Speaking to Scotland’s The Nine, she recalled: “When we arrived in Euston station, Fiona would be due her insulin, so I took her to the ladies loo to give her the jab.

“I thought as I was in there that the equipment we used was incredibly primitive. You had a glass syringe with a steel needle that you sent away to get sharpened and you had to boil them up on the stove, and keep them in a flask.

“We’re taking this out and drawing insulin out of a glass vial or bottle – it was pretty brutal. I thought that this was medieval, there must be a better way.”

From there, she developed the idea with Dr John Ireland and Dr John Paton while working at the Southern General hospital in Glasgow in 1978.

She added: “I was working alongside John Ireland but neither of us had the skills to make a metering device so we recruited John Paton – he came up with the device that was like a biro pen, where if you pushed the button on the end you would have two units [of insulin].”

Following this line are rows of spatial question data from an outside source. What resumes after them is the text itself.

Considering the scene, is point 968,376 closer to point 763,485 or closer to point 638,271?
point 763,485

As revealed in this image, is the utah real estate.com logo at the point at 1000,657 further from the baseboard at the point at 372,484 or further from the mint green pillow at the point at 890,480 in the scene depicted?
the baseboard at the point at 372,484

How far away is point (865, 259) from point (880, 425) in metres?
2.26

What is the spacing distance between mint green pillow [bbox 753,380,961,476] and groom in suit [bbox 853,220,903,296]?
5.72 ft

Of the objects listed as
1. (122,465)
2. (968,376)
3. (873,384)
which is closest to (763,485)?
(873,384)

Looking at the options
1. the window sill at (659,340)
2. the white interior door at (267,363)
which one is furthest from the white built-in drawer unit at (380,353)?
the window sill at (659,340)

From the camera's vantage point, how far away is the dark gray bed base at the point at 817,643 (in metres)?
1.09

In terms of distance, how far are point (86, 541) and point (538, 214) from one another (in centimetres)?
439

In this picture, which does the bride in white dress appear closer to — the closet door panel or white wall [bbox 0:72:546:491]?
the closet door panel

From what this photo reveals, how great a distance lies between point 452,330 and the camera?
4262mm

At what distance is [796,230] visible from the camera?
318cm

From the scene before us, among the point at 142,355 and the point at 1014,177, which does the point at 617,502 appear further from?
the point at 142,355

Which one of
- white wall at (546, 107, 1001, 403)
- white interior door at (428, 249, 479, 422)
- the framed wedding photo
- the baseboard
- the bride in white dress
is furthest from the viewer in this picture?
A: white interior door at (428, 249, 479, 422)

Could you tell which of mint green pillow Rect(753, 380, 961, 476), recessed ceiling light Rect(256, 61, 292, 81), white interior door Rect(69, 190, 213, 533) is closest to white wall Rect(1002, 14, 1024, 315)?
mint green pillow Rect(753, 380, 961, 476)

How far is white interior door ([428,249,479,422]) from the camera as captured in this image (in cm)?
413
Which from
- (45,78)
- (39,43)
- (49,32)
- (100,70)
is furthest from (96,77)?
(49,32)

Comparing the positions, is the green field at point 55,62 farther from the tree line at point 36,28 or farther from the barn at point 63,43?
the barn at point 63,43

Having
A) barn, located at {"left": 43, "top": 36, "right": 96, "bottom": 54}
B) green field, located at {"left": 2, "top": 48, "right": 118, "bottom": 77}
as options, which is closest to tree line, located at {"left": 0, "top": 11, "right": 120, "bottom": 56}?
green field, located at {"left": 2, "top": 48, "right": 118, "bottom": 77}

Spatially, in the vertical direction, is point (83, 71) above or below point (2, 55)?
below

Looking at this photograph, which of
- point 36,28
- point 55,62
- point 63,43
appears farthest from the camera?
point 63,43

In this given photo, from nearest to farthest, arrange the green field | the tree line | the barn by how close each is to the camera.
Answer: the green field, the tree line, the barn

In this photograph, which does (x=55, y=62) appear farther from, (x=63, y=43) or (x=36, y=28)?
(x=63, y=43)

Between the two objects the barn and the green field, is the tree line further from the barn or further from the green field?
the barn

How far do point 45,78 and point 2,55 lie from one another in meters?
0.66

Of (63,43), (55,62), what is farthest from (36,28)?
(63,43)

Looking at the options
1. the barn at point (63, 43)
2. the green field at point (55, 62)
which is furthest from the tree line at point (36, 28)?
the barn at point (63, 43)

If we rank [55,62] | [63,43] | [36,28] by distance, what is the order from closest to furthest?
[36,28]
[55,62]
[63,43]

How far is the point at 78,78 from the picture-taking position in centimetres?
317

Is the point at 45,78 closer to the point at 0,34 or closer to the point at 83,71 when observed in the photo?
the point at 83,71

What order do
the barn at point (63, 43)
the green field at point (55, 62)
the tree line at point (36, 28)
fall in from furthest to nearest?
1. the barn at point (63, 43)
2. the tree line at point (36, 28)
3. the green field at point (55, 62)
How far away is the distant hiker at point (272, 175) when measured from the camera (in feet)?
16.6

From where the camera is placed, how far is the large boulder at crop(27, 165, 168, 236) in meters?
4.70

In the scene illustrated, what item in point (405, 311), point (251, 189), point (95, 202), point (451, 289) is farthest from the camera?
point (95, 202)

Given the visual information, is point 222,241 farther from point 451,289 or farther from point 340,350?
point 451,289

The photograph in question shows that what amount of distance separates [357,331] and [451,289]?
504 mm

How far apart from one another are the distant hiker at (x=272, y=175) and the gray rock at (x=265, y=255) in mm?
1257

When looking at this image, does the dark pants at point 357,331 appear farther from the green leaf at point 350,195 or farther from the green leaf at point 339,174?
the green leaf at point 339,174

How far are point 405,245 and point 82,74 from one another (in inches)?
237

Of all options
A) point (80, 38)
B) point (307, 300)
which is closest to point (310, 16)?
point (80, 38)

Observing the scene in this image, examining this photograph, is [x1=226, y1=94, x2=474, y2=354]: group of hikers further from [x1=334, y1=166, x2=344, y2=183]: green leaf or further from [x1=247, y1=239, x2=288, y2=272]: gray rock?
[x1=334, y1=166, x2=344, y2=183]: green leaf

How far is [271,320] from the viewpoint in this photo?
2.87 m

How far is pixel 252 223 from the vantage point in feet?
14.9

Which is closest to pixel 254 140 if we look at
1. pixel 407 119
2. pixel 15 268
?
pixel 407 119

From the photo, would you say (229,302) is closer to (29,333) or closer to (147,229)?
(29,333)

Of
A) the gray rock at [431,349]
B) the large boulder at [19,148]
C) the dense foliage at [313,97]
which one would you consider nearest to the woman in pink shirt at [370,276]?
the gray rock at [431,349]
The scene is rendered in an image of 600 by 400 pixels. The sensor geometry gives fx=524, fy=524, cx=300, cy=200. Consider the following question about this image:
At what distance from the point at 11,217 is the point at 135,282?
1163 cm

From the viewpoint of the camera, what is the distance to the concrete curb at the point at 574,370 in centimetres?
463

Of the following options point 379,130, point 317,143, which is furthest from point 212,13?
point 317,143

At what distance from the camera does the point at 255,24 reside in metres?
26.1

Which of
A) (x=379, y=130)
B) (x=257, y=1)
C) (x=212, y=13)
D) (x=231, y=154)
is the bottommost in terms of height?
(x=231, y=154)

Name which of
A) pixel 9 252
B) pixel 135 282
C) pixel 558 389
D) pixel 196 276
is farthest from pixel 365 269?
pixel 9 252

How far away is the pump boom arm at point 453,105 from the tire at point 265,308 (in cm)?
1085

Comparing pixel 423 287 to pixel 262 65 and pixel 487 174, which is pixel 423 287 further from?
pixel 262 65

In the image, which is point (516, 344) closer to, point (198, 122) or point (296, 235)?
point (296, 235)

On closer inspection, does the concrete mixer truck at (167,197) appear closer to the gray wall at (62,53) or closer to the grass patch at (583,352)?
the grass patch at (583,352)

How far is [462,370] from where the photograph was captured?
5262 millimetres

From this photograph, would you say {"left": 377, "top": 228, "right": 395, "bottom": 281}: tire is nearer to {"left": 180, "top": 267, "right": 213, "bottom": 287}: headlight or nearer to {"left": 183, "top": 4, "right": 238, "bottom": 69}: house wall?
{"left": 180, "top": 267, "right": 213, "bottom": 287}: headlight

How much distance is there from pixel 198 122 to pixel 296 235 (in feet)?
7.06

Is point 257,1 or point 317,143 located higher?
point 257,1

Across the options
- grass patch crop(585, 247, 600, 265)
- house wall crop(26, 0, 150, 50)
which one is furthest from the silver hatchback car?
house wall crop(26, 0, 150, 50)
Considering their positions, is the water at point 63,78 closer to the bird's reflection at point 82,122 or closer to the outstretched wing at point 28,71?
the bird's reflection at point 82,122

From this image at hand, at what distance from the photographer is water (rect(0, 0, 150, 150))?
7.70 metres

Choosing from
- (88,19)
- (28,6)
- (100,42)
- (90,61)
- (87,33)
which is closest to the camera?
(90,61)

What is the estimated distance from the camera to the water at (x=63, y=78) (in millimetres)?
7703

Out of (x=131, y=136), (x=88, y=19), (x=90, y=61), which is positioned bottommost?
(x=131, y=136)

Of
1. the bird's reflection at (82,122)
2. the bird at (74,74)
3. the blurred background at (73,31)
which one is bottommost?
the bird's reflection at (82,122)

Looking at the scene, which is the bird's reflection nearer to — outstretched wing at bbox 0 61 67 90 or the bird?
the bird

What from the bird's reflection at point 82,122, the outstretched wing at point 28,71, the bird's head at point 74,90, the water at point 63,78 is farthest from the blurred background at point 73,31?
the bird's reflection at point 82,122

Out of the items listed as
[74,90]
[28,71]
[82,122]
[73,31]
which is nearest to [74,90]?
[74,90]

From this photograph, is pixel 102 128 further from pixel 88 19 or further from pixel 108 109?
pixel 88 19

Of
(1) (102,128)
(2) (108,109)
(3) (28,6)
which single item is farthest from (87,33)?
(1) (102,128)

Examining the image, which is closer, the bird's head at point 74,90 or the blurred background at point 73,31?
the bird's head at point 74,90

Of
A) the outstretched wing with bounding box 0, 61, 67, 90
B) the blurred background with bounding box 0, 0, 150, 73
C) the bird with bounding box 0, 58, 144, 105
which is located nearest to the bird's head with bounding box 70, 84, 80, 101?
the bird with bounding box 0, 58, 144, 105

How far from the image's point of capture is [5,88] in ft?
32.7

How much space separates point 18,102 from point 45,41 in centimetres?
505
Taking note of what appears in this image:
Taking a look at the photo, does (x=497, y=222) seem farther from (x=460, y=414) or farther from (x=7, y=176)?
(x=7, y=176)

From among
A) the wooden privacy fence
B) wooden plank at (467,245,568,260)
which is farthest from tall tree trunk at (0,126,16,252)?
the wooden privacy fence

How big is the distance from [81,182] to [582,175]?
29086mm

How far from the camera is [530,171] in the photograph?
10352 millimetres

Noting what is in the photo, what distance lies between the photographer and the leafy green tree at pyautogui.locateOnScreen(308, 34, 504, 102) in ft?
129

In 1981 trials of the pen began, and within two years the world’s first commercial insulin pen – Penject – was released onto the market.

It has since become a commonly used method of taking insulin, and continues to be used to this day, alongside more modern inventions such as insulin pumps.

Dr Reith said that she knew from the start the idea had “tremendous potential” to make life easier for people with diabetes.

Those with type 1 diabetes cannot produce insulin naturally, and are reliant on a number of injections each day to make up the shortfall.